Start of INFORMATION SUPPLIED

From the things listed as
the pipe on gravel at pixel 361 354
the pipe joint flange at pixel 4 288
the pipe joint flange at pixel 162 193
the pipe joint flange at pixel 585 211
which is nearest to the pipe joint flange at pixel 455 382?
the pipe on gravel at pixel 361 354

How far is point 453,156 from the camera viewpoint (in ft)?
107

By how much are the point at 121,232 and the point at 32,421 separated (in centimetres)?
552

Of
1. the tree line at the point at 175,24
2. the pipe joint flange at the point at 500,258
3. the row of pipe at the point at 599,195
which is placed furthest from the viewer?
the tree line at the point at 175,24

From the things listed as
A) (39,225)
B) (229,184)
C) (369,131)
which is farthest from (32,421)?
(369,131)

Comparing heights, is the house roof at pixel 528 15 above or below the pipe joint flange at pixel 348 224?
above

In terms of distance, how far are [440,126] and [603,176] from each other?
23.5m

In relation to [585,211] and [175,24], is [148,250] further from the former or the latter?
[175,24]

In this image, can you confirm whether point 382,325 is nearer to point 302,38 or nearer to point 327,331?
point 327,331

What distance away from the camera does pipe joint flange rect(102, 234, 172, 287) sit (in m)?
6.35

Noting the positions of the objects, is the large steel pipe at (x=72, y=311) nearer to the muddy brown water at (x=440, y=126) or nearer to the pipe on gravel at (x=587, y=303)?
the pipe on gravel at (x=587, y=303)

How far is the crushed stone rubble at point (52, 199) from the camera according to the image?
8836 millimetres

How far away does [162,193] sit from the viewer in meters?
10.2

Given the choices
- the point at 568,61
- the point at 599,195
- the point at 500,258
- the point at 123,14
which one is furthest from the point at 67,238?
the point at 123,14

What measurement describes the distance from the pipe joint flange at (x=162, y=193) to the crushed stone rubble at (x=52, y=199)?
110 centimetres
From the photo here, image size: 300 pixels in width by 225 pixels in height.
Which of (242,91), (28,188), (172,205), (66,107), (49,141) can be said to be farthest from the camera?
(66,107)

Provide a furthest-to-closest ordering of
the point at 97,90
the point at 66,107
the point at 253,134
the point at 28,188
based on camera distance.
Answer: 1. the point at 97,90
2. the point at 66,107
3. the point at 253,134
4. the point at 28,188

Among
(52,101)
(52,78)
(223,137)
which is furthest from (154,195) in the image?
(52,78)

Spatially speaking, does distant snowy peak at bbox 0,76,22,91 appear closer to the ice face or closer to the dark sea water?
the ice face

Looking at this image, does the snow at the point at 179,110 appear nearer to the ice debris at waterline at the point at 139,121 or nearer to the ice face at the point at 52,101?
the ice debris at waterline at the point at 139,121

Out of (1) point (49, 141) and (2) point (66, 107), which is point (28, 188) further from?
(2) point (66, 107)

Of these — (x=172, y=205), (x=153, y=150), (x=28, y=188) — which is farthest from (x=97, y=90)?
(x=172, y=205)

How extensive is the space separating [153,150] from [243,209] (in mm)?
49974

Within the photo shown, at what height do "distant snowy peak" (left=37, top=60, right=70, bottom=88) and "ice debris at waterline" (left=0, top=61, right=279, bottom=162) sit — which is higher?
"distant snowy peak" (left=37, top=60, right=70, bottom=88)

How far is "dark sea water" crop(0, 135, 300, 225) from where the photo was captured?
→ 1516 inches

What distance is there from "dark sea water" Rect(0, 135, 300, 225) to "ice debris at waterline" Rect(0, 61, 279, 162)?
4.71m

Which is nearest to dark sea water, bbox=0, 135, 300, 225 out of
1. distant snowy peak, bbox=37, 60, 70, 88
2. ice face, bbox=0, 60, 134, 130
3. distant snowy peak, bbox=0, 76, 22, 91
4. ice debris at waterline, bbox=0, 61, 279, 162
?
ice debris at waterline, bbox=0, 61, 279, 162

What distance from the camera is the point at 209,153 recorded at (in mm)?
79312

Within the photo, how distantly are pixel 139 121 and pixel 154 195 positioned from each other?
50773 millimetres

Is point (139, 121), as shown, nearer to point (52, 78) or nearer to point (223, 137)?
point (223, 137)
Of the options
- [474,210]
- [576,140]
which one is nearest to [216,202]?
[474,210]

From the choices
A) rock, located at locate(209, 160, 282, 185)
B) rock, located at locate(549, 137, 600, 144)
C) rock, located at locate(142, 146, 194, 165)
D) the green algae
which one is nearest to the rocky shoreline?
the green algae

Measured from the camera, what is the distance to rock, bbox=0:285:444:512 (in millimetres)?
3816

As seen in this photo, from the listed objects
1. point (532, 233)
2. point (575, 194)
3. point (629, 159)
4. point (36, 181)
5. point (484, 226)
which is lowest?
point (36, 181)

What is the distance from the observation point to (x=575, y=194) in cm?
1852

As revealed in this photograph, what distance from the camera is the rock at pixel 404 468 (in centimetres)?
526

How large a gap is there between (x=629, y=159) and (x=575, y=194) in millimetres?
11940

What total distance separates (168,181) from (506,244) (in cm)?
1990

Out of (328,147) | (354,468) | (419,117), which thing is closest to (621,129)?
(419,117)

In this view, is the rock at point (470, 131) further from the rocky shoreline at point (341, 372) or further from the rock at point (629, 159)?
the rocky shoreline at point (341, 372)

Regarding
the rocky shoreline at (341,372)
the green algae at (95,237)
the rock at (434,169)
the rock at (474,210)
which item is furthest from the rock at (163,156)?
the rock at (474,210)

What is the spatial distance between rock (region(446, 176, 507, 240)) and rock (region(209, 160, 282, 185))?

End of INFORMATION SUPPLIED

Lay out every line of the data above as a JSON array of strings, one string per line, with blank lines omitted.

[
  "From the things listed as",
  "the pipe on gravel at pixel 361 354",
  "the pipe joint flange at pixel 4 288",
  "the pipe joint flange at pixel 162 193",
  "the pipe joint flange at pixel 585 211",
  "which is nearest to the pipe joint flange at pixel 455 382?",
  "the pipe on gravel at pixel 361 354",
  "How far is point 453,156 from the camera viewpoint (in ft)?",
  "107",
  "By how much are the point at 121,232 and the point at 32,421 separated (in centimetres)?",
  "552",
  "Of",
  "1. the tree line at the point at 175,24",
  "2. the pipe joint flange at the point at 500,258",
  "3. the row of pipe at the point at 599,195",
  "which is placed furthest from the viewer?",
  "the tree line at the point at 175,24",
  "From the things listed as",
  "A) (39,225)",
  "B) (229,184)",
  "C) (369,131)",
  "which is farthest from (32,421)?",
  "(369,131)",
  "Comparing heights, is the house roof at pixel 528 15 above or below the pipe joint flange at pixel 348 224?",
  "above",
  "In terms of distance, how far are [440,126] and [603,176] from each other?",
  "23.5m",
  "In relation to [585,211] and [175,24], is [148,250] further from the former or the latter?",
  "[175,24]",
  "In this image, can you confirm whether point 382,325 is nearer to point 302,38 or nearer to point 327,331?",
  "point 327,331",
  "What distance away from the camera does pipe joint flange rect(102, 234, 172, 287) sit (in m)?",
  "6.35",
  "Noting the positions of the objects, is the large steel pipe at (x=72, y=311) nearer to the muddy brown water at (x=440, y=126) or nearer to the pipe on gravel at (x=587, y=303)?",
  "the pipe on gravel at (x=587, y=303)",
  "How far is the crushed stone rubble at point (52, 199) from the camera according to the image?",
  "8836 millimetres",
  "How far away does [162,193] sit from the viewer in meters?",
  "10.2",
  "Given the choices",
  "- the point at 568,61",
  "- the point at 599,195",
  "- the point at 500,258",
  "- the point at 123,14",
  "which one is furthest from the point at 67,238?",
  "the point at 123,14",
  "What measurement describes the distance from the pipe joint flange at (x=162, y=193) to the crushed stone rubble at (x=52, y=199)?",
  "110 centimetres",
  "From the photo here, image size: 300 pixels in width by 225 pixels in height.",
  "Which of (242,91), (28,188), (172,205), (66,107), (49,141) can be said to be farthest from the camera?",
  "(66,107)",
  "Provide a furthest-to-closest ordering of",
  "the point at 97,90",
  "the point at 66,107",
  "the point at 253,134",
  "the point at 28,188",
  "based on camera distance.",
  "Answer: 1. the point at 97,90",
  "2. the point at 66,107",
  "3. the point at 253,134",
  "4. the point at 28,188",
  "Among",
  "(52,101)",
  "(52,78)",
  "(223,137)",
  "which is furthest from (154,195) in the image?",
  "(52,78)",
  "Spatially speaking, does distant snowy peak at bbox 0,76,22,91 appear closer to the ice face or closer to the dark sea water?",
  "the ice face",
  "Looking at this image, does the snow at the point at 179,110 appear nearer to the ice debris at waterline at the point at 139,121 or nearer to the ice face at the point at 52,101?",
  "the ice debris at waterline at the point at 139,121",
  "Out of (1) point (49, 141) and (2) point (66, 107), which is point (28, 188) further from?",
  "(2) point (66, 107)",
  "Of these — (x=172, y=205), (x=153, y=150), (x=28, y=188) — which is farthest from (x=97, y=90)?",
  "(x=172, y=205)",
  "How extensive is the space separating [153,150] from [243,209] (in mm)?",
  "49974",
  "Within the photo shown, at what height do \"distant snowy peak\" (left=37, top=60, right=70, bottom=88) and \"ice debris at waterline\" (left=0, top=61, right=279, bottom=162) sit — which is higher?",
  "\"distant snowy peak\" (left=37, top=60, right=70, bottom=88)",
  "How far is \"dark sea water\" crop(0, 135, 300, 225) from where the photo was captured?",
  "→ 1516 inches",
  "What distance is there from \"dark sea water\" Rect(0, 135, 300, 225) to \"ice debris at waterline\" Rect(0, 61, 279, 162)?",
  "4.71m",
  "Which is nearest to dark sea water, bbox=0, 135, 300, 225 out of",
  "1. distant snowy peak, bbox=37, 60, 70, 88",
  "2. ice face, bbox=0, 60, 134, 130",
  "3. distant snowy peak, bbox=0, 76, 22, 91",
  "4. ice debris at waterline, bbox=0, 61, 279, 162",
  "?",
  "ice debris at waterline, bbox=0, 61, 279, 162",
  "What distance from the camera is the point at 209,153 recorded at (in mm)?",
  "79312",
  "Within the photo, how distantly are pixel 139 121 and pixel 154 195 positioned from each other?",
  "50773 millimetres",
  "Is point (139, 121), as shown, nearer to point (52, 78) or nearer to point (223, 137)?",
  "point (223, 137)",
  "Of the options",
  "- [474,210]",
  "- [576,140]",
  "which one is nearest to [216,202]?",
  "[474,210]",
  "From the choices",
  "A) rock, located at locate(209, 160, 282, 185)",
  "B) rock, located at locate(549, 137, 600, 144)",
  "C) rock, located at locate(142, 146, 194, 165)",
  "D) the green algae",
  "which one is nearest to the rocky shoreline?",
  "the green algae",
  "Measured from the camera, what is the distance to rock, bbox=0:285:444:512 (in millimetres)?",
  "3816",
  "As seen in this photo, from the listed objects",
  "1. point (532, 233)",
  "2. point (575, 194)",
  "3. point (629, 159)",
  "4. point (36, 181)",
  "5. point (484, 226)",
  "which is lowest?",
  "point (36, 181)",
  "What is the distance from the observation point to (x=575, y=194) in cm?",
  "1852",
  "As revealed in this photograph, what distance from the camera is the rock at pixel 404 468 (in centimetres)?",
  "526",
  "How large a gap is there between (x=629, y=159) and (x=575, y=194) in millimetres?",
  "11940",
  "What total distance separates (168,181) from (506,244) (in cm)?",
  "1990",
  "Out of (328,147) | (354,468) | (419,117), which thing is closest to (621,129)?",
  "(419,117)",
  "In this view, is the rock at point (470, 131) further from the rocky shoreline at point (341, 372) or further from the rock at point (629, 159)?",
  "the rocky shoreline at point (341, 372)",
  "Regarding",
  "the rocky shoreline at (341,372)",
  "the green algae at (95,237)",
  "the rock at (434,169)",
  "the rock at (474,210)",
  "which item is furthest from the rock at (163,156)?",
  "the rock at (474,210)",
  "What is the spatial distance between rock (region(446, 176, 507, 240)) and rock (region(209, 160, 282, 185))?"
]